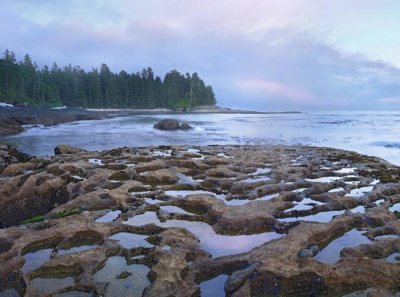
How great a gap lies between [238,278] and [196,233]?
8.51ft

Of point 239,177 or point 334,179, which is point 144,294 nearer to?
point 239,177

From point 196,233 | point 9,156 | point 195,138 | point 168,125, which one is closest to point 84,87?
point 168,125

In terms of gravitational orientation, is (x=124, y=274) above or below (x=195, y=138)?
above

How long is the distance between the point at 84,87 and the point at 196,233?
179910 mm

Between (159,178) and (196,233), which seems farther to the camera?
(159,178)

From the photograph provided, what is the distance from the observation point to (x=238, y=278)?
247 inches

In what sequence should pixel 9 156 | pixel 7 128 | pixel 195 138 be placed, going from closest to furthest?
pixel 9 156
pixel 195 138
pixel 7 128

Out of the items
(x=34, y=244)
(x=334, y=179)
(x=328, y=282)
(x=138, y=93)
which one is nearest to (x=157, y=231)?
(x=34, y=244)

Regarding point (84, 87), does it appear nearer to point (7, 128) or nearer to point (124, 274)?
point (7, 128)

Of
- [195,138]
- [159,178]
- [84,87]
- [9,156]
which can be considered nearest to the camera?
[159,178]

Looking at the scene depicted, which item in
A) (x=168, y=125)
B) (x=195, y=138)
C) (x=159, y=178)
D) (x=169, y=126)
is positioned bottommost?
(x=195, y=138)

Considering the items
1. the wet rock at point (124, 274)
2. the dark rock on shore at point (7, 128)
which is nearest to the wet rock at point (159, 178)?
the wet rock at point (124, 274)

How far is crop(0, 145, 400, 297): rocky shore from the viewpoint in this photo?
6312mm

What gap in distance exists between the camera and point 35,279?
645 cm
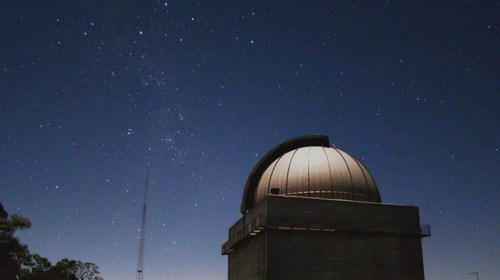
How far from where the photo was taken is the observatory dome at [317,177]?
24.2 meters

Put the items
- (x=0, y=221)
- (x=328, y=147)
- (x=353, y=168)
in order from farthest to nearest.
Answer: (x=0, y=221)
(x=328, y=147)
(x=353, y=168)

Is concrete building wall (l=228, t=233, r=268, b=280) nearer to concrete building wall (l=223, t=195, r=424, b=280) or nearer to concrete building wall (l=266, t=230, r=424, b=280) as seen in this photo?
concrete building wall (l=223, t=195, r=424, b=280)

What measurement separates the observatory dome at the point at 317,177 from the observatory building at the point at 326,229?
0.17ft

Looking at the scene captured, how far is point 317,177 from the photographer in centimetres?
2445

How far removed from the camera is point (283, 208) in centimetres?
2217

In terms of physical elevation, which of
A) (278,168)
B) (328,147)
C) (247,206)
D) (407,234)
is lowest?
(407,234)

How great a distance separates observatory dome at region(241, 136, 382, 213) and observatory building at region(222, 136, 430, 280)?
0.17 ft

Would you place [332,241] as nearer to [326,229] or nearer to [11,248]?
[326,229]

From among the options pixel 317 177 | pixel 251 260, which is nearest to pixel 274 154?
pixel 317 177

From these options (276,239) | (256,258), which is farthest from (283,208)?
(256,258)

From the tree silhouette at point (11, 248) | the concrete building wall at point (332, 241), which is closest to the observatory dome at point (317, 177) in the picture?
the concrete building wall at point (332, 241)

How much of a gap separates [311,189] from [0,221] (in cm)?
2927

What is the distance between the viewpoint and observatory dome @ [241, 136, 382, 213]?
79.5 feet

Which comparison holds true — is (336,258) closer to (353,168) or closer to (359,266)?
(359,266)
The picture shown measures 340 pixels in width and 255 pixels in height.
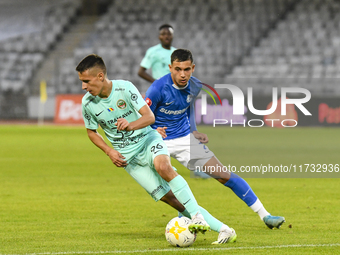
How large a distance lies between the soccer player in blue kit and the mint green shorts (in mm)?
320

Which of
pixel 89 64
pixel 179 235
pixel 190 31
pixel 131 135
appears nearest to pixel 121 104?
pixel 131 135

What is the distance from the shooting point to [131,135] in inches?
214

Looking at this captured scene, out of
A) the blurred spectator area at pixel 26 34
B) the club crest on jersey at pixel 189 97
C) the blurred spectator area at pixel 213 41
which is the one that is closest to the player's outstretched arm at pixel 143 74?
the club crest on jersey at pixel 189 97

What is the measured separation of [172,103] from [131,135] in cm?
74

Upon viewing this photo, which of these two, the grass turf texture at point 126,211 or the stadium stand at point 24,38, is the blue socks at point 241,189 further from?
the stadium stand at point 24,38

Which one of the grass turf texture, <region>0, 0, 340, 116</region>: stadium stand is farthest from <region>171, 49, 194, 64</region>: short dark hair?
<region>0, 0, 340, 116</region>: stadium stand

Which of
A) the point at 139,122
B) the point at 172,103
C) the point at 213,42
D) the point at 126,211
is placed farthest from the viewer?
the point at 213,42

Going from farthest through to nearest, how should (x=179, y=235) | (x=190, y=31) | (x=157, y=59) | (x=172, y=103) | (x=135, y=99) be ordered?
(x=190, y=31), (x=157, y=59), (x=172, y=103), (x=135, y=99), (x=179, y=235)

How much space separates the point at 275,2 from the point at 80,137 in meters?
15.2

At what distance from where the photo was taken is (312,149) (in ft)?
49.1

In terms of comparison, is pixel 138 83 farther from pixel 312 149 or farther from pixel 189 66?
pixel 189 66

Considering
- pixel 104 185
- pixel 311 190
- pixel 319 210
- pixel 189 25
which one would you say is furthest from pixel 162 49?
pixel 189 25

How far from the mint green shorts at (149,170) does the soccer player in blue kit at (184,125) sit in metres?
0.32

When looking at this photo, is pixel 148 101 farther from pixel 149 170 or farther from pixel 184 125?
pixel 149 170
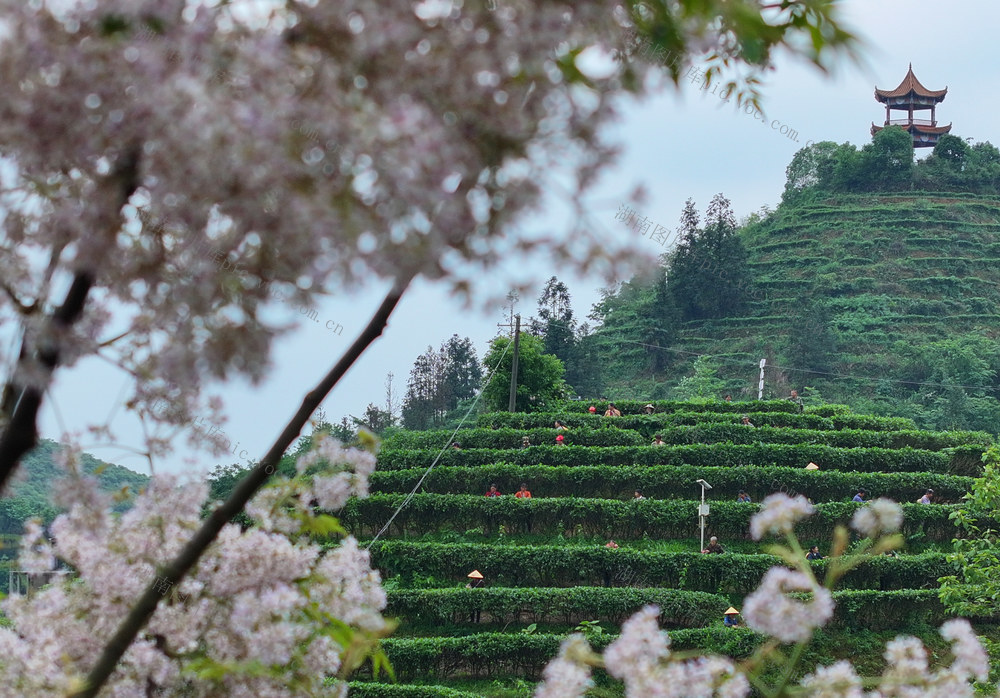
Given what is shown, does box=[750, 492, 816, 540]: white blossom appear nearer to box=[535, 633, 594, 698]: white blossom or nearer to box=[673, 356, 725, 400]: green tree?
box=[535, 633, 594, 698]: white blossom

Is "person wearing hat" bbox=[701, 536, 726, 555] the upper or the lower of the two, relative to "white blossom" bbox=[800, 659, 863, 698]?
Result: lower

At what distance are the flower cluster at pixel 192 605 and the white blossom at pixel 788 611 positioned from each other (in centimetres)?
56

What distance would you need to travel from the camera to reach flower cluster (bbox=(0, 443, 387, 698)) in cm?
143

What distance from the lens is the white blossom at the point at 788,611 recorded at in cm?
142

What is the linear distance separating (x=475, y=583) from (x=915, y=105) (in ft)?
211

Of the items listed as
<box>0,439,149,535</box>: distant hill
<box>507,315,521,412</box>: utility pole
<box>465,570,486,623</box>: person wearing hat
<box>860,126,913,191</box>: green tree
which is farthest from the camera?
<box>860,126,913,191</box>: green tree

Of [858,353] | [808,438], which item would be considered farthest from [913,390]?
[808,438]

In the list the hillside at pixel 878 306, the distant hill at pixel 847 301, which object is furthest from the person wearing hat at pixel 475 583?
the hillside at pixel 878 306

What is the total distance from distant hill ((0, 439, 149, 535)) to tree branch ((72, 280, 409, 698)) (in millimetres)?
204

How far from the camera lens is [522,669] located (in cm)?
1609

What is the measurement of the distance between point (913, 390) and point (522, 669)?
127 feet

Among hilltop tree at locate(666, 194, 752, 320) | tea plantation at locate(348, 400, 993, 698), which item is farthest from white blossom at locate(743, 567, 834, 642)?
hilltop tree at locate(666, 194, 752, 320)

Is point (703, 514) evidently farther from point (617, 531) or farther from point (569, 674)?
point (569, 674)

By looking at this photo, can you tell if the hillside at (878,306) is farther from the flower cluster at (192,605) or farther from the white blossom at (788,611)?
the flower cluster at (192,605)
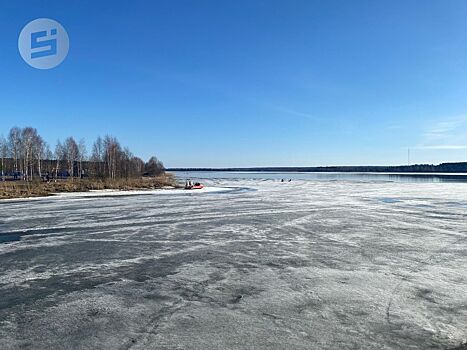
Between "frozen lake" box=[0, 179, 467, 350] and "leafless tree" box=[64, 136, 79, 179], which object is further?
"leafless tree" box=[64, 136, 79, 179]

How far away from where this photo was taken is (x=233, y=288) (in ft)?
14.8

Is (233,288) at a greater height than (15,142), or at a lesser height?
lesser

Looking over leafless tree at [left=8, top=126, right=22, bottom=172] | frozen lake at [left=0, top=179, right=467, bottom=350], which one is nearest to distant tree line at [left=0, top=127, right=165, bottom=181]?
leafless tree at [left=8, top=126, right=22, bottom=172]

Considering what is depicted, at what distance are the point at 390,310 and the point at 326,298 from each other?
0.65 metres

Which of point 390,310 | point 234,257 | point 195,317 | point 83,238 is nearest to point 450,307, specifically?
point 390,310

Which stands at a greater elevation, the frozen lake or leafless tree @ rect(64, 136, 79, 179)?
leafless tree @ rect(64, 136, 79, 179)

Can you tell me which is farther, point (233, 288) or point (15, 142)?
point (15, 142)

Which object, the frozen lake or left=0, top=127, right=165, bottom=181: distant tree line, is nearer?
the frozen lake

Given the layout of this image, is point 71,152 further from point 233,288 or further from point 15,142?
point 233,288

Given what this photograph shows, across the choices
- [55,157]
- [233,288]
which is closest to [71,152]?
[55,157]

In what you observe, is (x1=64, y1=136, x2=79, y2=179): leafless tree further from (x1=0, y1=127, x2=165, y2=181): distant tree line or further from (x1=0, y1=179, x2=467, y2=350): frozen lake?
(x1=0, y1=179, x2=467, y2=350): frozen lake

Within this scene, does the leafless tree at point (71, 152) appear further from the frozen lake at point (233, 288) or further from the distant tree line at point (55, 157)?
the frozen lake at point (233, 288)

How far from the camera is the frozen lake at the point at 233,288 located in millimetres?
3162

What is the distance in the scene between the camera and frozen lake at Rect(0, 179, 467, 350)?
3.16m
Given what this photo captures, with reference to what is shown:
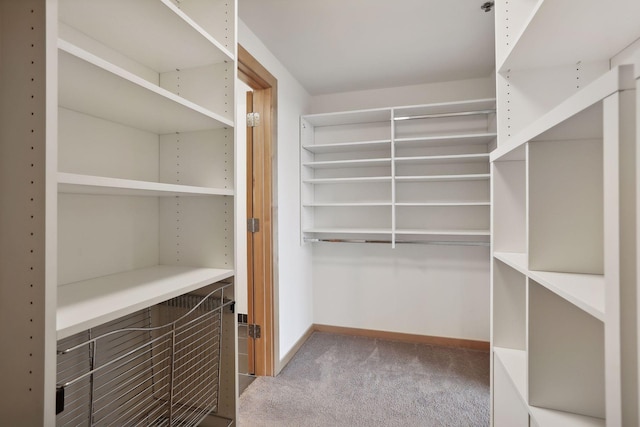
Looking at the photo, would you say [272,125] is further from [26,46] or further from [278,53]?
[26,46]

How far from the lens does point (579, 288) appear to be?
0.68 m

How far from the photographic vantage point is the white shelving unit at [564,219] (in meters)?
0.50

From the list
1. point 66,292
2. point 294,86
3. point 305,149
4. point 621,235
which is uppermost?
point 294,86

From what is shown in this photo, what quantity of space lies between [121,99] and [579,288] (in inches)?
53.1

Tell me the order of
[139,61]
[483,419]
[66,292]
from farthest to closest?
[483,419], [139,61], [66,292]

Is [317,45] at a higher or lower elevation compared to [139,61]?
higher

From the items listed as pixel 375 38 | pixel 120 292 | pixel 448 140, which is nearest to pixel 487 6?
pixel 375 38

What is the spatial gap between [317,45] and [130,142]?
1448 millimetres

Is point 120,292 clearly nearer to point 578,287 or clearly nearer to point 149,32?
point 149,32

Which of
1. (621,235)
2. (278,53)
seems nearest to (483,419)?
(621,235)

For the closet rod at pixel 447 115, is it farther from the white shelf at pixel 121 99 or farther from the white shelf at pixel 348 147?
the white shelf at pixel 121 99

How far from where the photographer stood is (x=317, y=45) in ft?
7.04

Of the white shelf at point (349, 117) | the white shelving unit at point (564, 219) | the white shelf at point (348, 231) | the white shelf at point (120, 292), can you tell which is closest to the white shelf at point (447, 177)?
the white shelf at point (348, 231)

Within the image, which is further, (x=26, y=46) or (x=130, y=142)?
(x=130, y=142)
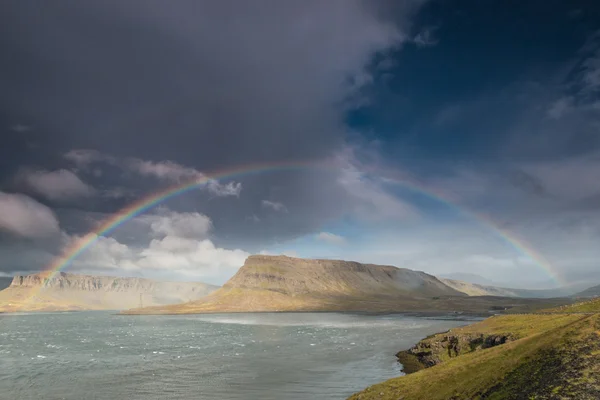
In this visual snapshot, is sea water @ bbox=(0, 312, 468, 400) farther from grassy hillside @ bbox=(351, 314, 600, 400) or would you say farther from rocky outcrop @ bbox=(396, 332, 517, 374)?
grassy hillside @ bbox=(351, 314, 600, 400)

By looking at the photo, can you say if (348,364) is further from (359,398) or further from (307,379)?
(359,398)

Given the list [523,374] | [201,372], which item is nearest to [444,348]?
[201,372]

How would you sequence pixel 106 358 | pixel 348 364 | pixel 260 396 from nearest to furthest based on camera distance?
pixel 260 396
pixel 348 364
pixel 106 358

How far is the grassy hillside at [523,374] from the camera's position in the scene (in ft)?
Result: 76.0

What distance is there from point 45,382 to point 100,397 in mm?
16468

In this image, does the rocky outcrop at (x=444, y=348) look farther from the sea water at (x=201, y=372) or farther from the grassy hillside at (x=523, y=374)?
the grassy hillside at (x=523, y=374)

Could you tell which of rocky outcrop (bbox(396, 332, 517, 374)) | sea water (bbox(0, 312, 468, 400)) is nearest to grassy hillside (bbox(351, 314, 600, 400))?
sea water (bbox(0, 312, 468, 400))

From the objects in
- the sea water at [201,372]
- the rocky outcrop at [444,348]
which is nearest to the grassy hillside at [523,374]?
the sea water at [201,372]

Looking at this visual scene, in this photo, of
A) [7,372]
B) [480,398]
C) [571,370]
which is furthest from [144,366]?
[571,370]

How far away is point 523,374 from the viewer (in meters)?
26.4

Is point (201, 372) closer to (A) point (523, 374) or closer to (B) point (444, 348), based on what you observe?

▸ **EXERCISE INSTRUCTIONS**:
Copy out the stretch of the records above from the line containing "From the objects in" through the end of the records, with both end lines included and every line reproduced exactly.

▸ **FULL RESPONSE**:
From the objects in
- the sea water at [201,372]
- the rocky outcrop at [444,348]
which is nearest to the grassy hillside at [523,374]?
the sea water at [201,372]

Looking at this visual scene, in this photo, of
A) [7,372]
B) [480,398]
C) [571,370]
which is furthest from [144,366]?
[571,370]

How far away is point 523,374 from the viewer (in meters)?
26.4

Is point (201, 372) closer to (A) point (523, 374) or closer to (B) point (444, 348), based on what you observe?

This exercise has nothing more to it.